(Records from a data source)
>>>>

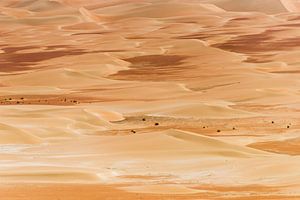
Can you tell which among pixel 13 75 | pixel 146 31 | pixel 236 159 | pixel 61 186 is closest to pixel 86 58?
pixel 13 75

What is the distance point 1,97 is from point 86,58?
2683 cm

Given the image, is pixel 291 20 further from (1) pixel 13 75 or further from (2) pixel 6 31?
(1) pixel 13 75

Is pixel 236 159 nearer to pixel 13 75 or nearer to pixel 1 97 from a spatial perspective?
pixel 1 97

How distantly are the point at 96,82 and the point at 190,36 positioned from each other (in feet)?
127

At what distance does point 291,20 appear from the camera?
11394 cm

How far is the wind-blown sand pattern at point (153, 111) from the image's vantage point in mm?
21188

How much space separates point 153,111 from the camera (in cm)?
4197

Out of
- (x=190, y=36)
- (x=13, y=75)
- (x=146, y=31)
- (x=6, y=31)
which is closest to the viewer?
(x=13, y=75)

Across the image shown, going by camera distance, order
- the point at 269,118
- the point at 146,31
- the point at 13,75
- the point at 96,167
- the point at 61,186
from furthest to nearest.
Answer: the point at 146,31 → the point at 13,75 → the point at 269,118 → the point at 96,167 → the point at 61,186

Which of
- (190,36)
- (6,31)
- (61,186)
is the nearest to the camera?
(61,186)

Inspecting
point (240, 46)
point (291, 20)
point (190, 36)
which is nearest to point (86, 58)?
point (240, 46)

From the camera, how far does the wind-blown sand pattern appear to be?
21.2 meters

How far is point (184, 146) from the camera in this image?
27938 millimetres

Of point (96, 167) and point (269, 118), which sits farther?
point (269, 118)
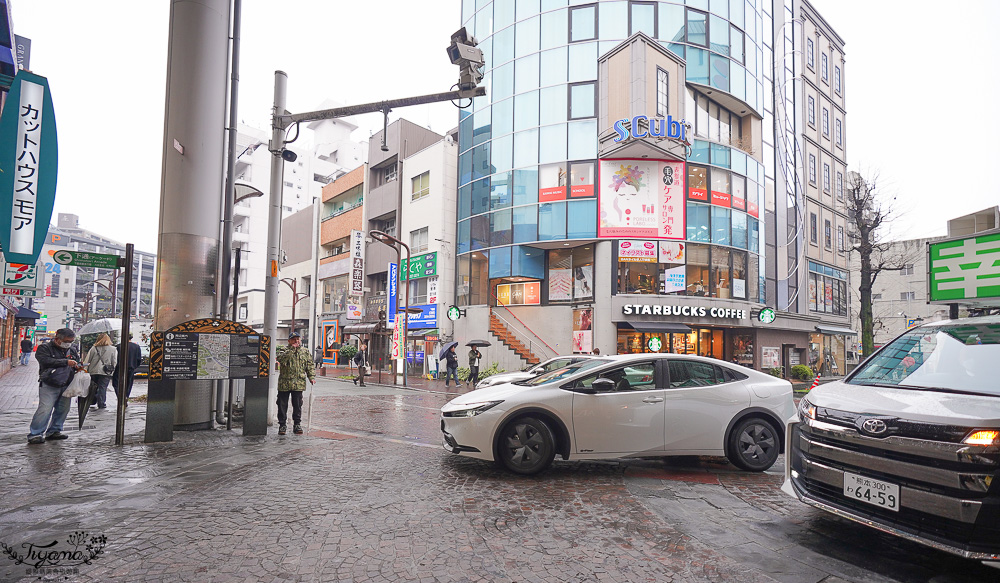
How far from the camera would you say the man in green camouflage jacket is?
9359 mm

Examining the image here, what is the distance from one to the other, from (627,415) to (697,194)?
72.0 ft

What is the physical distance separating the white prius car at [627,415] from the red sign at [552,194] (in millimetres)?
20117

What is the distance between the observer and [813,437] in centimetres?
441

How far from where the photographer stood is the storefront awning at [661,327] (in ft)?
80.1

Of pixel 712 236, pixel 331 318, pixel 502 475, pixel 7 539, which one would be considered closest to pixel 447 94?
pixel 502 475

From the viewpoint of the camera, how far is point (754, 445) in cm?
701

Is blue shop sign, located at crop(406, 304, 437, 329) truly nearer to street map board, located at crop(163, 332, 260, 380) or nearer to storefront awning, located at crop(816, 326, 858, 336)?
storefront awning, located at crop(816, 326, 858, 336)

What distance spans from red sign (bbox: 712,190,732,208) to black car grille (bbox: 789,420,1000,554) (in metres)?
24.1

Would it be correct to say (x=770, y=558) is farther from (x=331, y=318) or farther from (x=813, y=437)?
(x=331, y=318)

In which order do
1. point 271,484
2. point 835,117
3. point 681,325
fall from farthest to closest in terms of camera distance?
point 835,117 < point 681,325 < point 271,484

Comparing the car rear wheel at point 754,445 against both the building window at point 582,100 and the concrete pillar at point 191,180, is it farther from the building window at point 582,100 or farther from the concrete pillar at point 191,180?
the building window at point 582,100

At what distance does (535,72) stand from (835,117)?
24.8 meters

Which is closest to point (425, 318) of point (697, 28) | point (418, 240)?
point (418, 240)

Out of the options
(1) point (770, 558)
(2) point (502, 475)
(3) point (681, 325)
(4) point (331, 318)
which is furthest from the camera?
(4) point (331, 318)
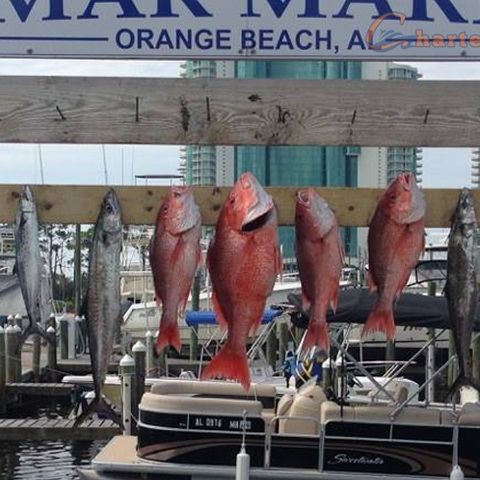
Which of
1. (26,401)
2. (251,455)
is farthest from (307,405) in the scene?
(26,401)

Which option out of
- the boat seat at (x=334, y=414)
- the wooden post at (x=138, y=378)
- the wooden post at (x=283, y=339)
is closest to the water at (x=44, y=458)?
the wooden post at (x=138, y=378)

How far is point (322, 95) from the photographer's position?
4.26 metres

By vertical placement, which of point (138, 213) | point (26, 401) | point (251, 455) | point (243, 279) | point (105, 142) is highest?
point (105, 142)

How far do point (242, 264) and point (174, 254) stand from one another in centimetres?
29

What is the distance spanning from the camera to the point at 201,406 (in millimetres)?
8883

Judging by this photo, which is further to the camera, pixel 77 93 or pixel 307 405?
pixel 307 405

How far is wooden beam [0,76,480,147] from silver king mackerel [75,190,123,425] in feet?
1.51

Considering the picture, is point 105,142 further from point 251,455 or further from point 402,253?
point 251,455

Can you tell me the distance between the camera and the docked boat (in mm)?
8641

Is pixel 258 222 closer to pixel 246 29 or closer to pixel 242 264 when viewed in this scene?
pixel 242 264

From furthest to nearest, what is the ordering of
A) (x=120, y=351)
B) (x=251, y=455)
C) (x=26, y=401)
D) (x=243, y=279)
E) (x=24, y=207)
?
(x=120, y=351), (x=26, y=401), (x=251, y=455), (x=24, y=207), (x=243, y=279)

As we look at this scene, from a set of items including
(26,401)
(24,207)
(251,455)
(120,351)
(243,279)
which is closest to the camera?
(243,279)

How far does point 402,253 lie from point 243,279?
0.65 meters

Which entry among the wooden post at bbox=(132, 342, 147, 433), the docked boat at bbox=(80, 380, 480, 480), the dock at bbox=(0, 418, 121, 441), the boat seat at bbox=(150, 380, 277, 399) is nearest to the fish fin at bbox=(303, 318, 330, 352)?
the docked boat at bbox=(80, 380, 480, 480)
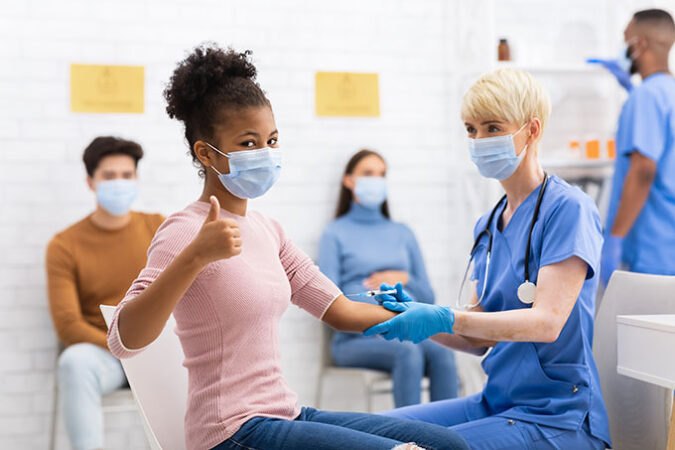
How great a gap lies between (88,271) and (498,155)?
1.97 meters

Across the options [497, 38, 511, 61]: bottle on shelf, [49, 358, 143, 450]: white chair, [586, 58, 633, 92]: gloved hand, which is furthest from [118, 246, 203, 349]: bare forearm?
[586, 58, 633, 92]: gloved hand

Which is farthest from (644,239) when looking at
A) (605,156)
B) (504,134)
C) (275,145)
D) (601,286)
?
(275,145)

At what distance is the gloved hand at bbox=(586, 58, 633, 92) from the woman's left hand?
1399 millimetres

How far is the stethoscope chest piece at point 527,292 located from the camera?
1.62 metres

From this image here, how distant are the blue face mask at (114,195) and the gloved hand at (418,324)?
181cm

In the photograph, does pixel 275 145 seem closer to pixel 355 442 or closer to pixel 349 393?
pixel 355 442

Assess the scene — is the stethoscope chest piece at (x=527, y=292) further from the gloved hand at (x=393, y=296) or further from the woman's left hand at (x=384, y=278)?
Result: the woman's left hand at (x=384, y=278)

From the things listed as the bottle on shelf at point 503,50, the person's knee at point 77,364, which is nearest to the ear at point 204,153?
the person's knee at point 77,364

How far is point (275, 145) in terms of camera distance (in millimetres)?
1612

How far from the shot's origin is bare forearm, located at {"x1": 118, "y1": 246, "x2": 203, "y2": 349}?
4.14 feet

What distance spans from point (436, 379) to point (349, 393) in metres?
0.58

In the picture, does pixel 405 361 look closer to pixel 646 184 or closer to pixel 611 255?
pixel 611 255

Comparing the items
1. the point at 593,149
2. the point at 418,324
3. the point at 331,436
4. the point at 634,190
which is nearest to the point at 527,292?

<<<<

§ **Aim**
Write out every line of the material above as a numbered list, leaving out blank lines and the pictures.

§ **Exercise answer**
1. Can you tell which among pixel 13 75 | pixel 146 31 | pixel 236 159 | pixel 61 186 is closest to pixel 86 58?
2. pixel 13 75
3. What is the distance point 1,97 is from point 86,58?
4. 2683 cm
5. Given the image, is pixel 291 20 further from (1) pixel 13 75 or further from (2) pixel 6 31?
6. (1) pixel 13 75
7. Is pixel 236 159 nearer to pixel 13 75 or nearer to pixel 1 97 from a spatial perspective?
8. pixel 1 97
9. How distantly are the point at 96,82 and the point at 190,36 positioned from each other (in feet)?
10. 127
11. At what distance does point 291,20 appear from the camera?
12. 11394 cm
13. How far is the wind-blown sand pattern at point (153, 111) from the image's vantage point in mm?
14. 21188
15. How much space separates point 153,111 from the camera (in cm)?
16. 4197
17. Out of
18. - (x=190, y=36)
19. - (x=13, y=75)
20. - (x=146, y=31)
21. - (x=6, y=31)
22. which is closest to the viewer?
23. (x=13, y=75)
24. Across the image shown, going by camera distance, order
25. - the point at 269,118
26. - the point at 146,31
27. - the point at 13,75
28. - the point at 96,167
29. - the point at 61,186
30. from furthest to nearest.
31. Answer: the point at 146,31 → the point at 13,75 → the point at 269,118 → the point at 96,167 → the point at 61,186
32. Which of
33. - (190,36)
34. - (6,31)
35. - (61,186)
36. is the nearest to the camera?
37. (61,186)
38. Inspecting
39. point (240, 46)
40. point (291, 20)
41. point (190, 36)
42. which is nearest to point (86, 58)?
43. point (240, 46)
44. From the camera, how far does the wind-blown sand pattern appear to be?
45. 21.2 meters
46. How far is point (184, 146) from the camera in this image?
47. 27938 millimetres
48. Of point (96, 167) and point (269, 118), which sits farther?
49. point (269, 118)
50. How far from the camera would you say the man in green camouflage jacket is?
51. 9359 mm
52. Examining the image here, what is the distance from one to the other, from (627,415) to (697,194)?
53. 72.0 ft
54. What is the physical distance separating the white prius car at [627,415] from the red sign at [552,194] (in millimetres)?
55. 20117
56. What is the distance between the observer and [813,437] in centimetres?
57. 441
58. How far from where the photographer stood is the storefront awning at [661,327] (in ft)?
59. 80.1
60. Of pixel 712 236, pixel 331 318, pixel 502 475, pixel 7 539, which one would be considered closest to pixel 447 94?
61. pixel 502 475
62. From the viewpoint of the camera, how far is point (754, 445) in cm?
63. 701
64. Is blue shop sign, located at crop(406, 304, 437, 329) truly nearer to street map board, located at crop(163, 332, 260, 380) or nearer to storefront awning, located at crop(816, 326, 858, 336)?
65. storefront awning, located at crop(816, 326, 858, 336)
66. What distance spans from red sign (bbox: 712,190,732,208) to black car grille (bbox: 789,420,1000,554) (in metres)?
67. 24.1
68. Would it be correct to say (x=770, y=558) is farther from (x=331, y=318) or farther from (x=813, y=437)?
69. (x=331, y=318)
70. In which order do
71. 1. point 271,484
72. 2. point 835,117
73. 3. point 681,325
74. fall from farthest to closest in terms of camera distance?
75. point 835,117 < point 681,325 < point 271,484
76. Comparing the car rear wheel at point 754,445 against both the building window at point 582,100 and the concrete pillar at point 191,180, is it farther from the building window at point 582,100 or farther from the concrete pillar at point 191,180?
77. the building window at point 582,100
78. At what distance does (535,72) stand from (835,117)?
79. 24.8 meters
80. Which is closest to point (425, 318) of point (697, 28) | point (418, 240)?
81. point (418, 240)
82. Out of the options
83. (1) point (770, 558)
84. (2) point (502, 475)
85. (3) point (681, 325)
86. (4) point (331, 318)
87. which is furthest from the camera?
88. (4) point (331, 318)
89. Which of
90. 1. (26,401)
91. 2. (251,455)
92. is farthest from (307,405) in the scene?
93. (26,401)
94. Which option out of
95. - the boat seat at (x=334, y=414)
96. - the wooden post at (x=138, y=378)
97. - the wooden post at (x=283, y=339)
98. is closest to the water at (x=44, y=458)?
99. the wooden post at (x=138, y=378)
100. How far is point (322, 95) from the photographer's position?
101. 4.26 metres
102. By vertical placement, which of point (138, 213) | point (26, 401) | point (251, 455) | point (243, 279) | point (105, 142) is highest?
103. point (105, 142)
104. How far do point (242, 264) and point (174, 254) stand from one another in centimetres?
105. 29
106. What is the distance spanning from the camera to the point at 201,406 (in millimetres)?
107. 8883
108. Judging by this photo, which is further to the camera, pixel 77 93 or pixel 307 405?
109. pixel 307 405
110. How far is wooden beam [0,76,480,147] from silver king mackerel [75,190,123,425] in feet?
111. 1.51
112. Considering the picture, is point 105,142 further from point 251,455 or further from point 402,253?
113. point 251,455
114. Can you tell me the distance between the camera and the docked boat (in mm)?
115. 8641
116. Is pixel 258 222 closer to pixel 246 29 or closer to pixel 242 264 when viewed in this scene?
117. pixel 242 264
118. From furthest to nearest, what is the ordering of
119. A) (x=120, y=351)
120. B) (x=251, y=455)
121. C) (x=26, y=401)
122. D) (x=243, y=279)
123. E) (x=24, y=207)
124. ?
125. (x=120, y=351), (x=26, y=401), (x=251, y=455), (x=24, y=207), (x=243, y=279)
126. As we look at this scene, from a set of items including
127. (26,401)
128. (24,207)
129. (251,455)
130. (120,351)
131. (243,279)
132. which is closest to the camera?
133. (243,279)
134. How far does point 402,253 lie from point 243,279?
135. 0.65 meters
136. Which entry among the wooden post at bbox=(132, 342, 147, 433), the docked boat at bbox=(80, 380, 480, 480), the dock at bbox=(0, 418, 121, 441), the boat seat at bbox=(150, 380, 277, 399) is nearest to the fish fin at bbox=(303, 318, 330, 352)?
137. the docked boat at bbox=(80, 380, 480, 480)
138. How great a gap lies between (88,271) and (498,155)?
139. 1.97 meters
140. Across the options [497, 38, 511, 61]: bottle on shelf, [49, 358, 143, 450]: white chair, [586, 58, 633, 92]: gloved hand, which is furthest from [118, 246, 203, 349]: bare forearm?
141. [586, 58, 633, 92]: gloved hand
142. Which is farthest from (644,239) when looking at
143. A) (605,156)
144. B) (504,134)
145. C) (275,145)
146. D) (601,286)
147. ?
148. (275,145)
149. At what distance is the gloved hand at bbox=(586, 58, 633, 92) from the woman's left hand?
150. 1399 millimetres
151. How far is the stethoscope chest piece at point 527,292 located from the camera?
152. 1.62 metres
153. From this image here, how distant are the blue face mask at (114,195) and the gloved hand at (418,324)?
154. 181cm
155. In the photograph, does pixel 275 145 seem closer to pixel 355 442 or closer to pixel 349 393?
156. pixel 355 442
157. Assess the scene — is the stethoscope chest piece at (x=527, y=292) further from the gloved hand at (x=393, y=296) or further from the woman's left hand at (x=384, y=278)?
158. Result: the woman's left hand at (x=384, y=278)
159. From the things listed as the bottle on shelf at point 503,50, the person's knee at point 77,364, which is nearest to the ear at point 204,153?
160. the person's knee at point 77,364
161. How far is point (275, 145) in terms of camera distance (in millimetres)?
162. 1612
163. How far from the shot's origin is bare forearm, located at {"x1": 118, "y1": 246, "x2": 203, "y2": 349}?
164. 4.14 feet
165. What distance spans from point (436, 379) to point (349, 393) in metres?
166. 0.58
167. In the picture, does pixel 405 361 look closer to pixel 646 184 or closer to pixel 611 255?
168. pixel 611 255
169. Comparing the items
170. 1. the point at 593,149
171. 2. the point at 418,324
172. 3. the point at 331,436
173. 4. the point at 634,190
174. which is nearest to the point at 527,292?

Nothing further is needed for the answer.